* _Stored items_
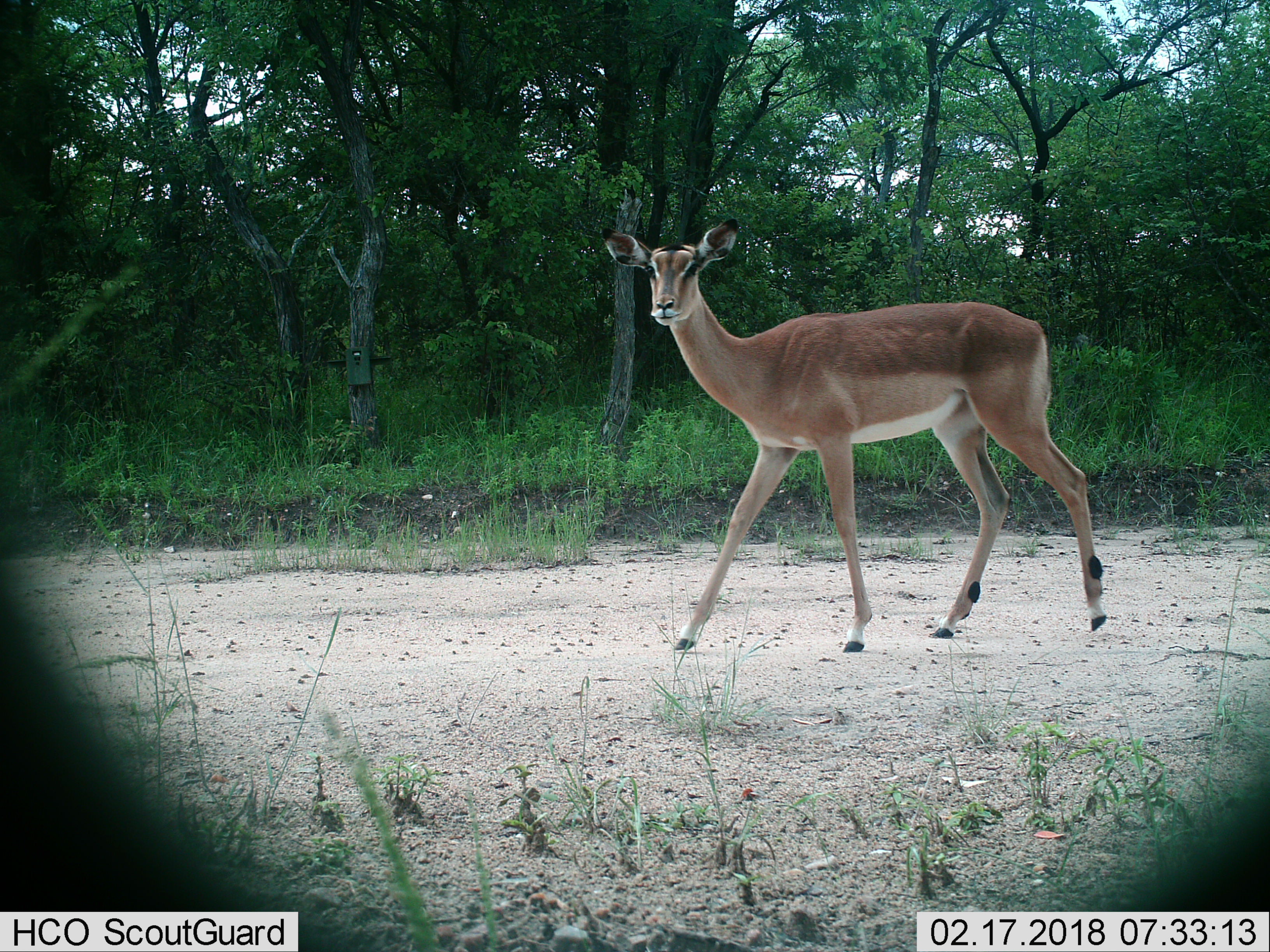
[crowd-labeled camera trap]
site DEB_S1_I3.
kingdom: Animalia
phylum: Chordata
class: Mammalia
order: Artiodactyla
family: Bovidae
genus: Aepyceros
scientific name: Aepyceros melampus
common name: impala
Impala (Aepyceros melampus), count 1. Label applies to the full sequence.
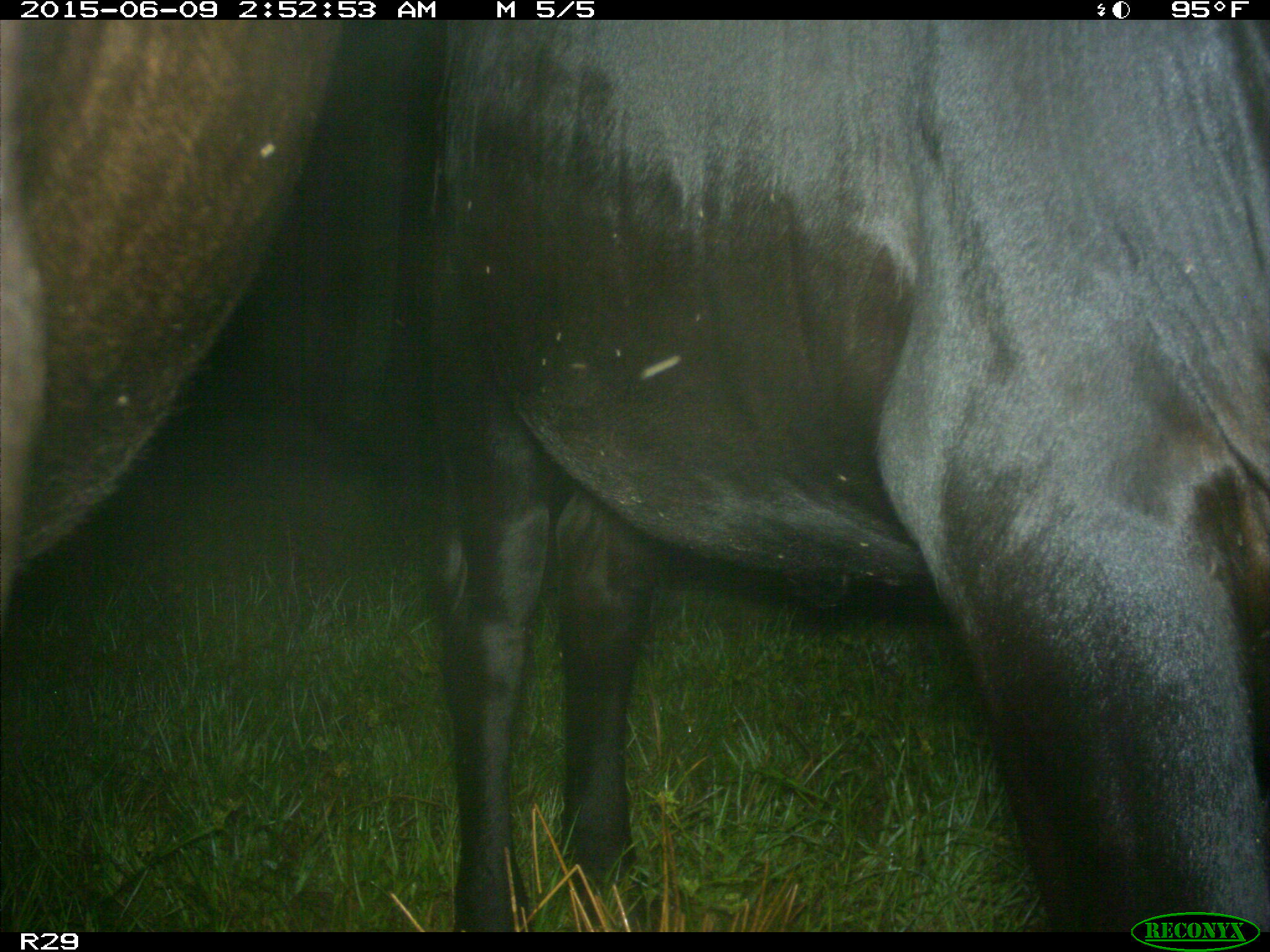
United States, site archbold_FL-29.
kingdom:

* _Task objective_
Give back, word for word, the lines from the one with "class: Mammalia" to the end of the records above, and no pictures.

* _Solution for this exercise_
class: Mammalia
order: Artiodactyla
family: Bovidae
genus: Aepyceros
scientific name: Aepyceros melampus
common name: impala
Impala (Aepyceros melampus), count 1. Label applies to the full sequence.
United States, site archbold_FL-29.
kingdom:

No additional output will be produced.